*Task instructions*
(1) Which percentage figures appear in the passage on the U.S. money supply?
(2) Can you continue the passage on the U.S. money supply from its last sentence?

*Text under study*
────────────────

According to newly released data, the U.S. M2 money supply (a key metric reflecting cash, checking accounts, savings deposits, and money market funds) reached a record $21.94 trillion at the end of May. Compared to the same period last year, this figure represents a 4.5% increase.

This marks the 19th consecutive month of M2 growth, surpassing the previous peak of $21.86 trillion set in March 2022.

Notably, even after adjusting for inflation, M2 still grew by 2.1% year-over-year—the highest real increase in over two years. Since 2020, the total U.S. money supply has expanded by nearly $7 trillion, a 45% surge.

This liquidity boom coincides with a sharp weakening of the U.S. dollar. The Dollar Index fell 10.8% in the first half of the year, marking its worst six-month performance since the collapse of the Bretton Woods system in 1973 and the poorest showing since the 2009 financial crisis.

The dollar's persistent decline reflects diminishing purchasing power and exposes structural vulnerabilities in the U.S. economy.

────────────────

*Material provided*
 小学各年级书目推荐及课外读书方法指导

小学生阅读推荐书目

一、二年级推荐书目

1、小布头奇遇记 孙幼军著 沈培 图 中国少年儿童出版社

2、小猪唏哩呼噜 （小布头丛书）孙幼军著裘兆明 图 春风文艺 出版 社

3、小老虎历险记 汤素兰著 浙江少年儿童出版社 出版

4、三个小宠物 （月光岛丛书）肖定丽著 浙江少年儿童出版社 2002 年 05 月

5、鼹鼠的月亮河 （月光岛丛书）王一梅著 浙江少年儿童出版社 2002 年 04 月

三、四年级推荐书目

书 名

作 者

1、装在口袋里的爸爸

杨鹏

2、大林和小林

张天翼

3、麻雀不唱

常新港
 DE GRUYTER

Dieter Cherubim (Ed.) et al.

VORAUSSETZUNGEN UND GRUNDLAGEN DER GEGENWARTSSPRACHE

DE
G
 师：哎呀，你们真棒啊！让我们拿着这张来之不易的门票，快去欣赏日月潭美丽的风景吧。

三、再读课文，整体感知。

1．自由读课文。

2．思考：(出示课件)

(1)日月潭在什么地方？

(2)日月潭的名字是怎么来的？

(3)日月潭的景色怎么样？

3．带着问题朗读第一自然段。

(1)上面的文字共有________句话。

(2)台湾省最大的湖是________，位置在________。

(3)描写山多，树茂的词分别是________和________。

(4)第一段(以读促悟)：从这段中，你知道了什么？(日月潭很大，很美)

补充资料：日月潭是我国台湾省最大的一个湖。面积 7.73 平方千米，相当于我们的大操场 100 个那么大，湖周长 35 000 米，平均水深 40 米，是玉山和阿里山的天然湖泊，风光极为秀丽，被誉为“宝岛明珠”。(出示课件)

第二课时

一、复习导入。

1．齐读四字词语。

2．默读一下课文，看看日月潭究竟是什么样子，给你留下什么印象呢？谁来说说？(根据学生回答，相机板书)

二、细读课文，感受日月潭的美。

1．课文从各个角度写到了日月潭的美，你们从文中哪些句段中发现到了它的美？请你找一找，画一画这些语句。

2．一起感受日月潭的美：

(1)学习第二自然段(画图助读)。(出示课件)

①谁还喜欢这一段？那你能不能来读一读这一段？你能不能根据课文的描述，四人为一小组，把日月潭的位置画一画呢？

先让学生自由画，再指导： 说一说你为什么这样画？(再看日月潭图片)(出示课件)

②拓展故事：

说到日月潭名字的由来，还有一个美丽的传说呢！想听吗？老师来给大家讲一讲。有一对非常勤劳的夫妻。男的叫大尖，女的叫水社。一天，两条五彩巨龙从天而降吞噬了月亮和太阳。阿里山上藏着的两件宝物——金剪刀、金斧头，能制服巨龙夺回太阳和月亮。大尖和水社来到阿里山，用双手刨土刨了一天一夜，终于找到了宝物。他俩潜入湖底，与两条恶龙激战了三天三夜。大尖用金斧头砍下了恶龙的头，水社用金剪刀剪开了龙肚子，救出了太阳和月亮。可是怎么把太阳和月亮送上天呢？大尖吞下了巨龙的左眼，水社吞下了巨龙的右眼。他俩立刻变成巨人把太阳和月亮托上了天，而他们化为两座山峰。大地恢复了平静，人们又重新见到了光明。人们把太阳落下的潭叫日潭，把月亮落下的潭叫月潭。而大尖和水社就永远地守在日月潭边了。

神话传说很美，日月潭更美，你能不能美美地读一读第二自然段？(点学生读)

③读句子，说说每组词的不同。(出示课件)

────────────────

*Task results*
(1) 4.5%, 2.1%, 45%, and 10.8%

(2)
A Tailwind for Bitcoin

For cryptocurrency markets—especially Bitcoin—this abundant liquidity environment could serve as a catalyst for new capital inflows.

The sustained rise in M2 (which measures money supply including cash, deposits, and savings) typically signals bullish conditions for Bitcoin. It indicates excess liquidity in the financial system, encouraging investors to seek higher-yielding opportunities like Bitcoin rather than low-return traditional assets.

While it remains uncertain whether this trend will kickstart a new Bitcoin bull cycle, many investors believe current conditions are creating fertile ground for the cryptocurrency's recovery.

Before entering its recent consolidation phase, Bitcoin's price showed signs of slowing despite rising M2—making this correlation harder to predict. If historical patterns repeat, Bitcoin could become an attractive destination for capital seeking returns outside traditional finance.

ADP Jobs Shock and Powell Probe

The ADP employment report (often called the "mini non-farm payrolls") projected 99,000 new jobs in June but unexpectedly reported a decline of 33,000—the first negative reading in two years, signaling rapid deterioration in the U.S. job market. Stocks initially dipped but quickly rebounded, with the S&P 500 and Nasdaq hitting new highs.

Bitcoin had already recovered to $108,000 earlier in the day after positive sentiment around political developments. By midnight, it surged past $109,000 due to both the weak ADP data (reinforcing expectations for early rate cuts) and reports that the FHFA requested a Congressional investigation into Fed Chair Powell.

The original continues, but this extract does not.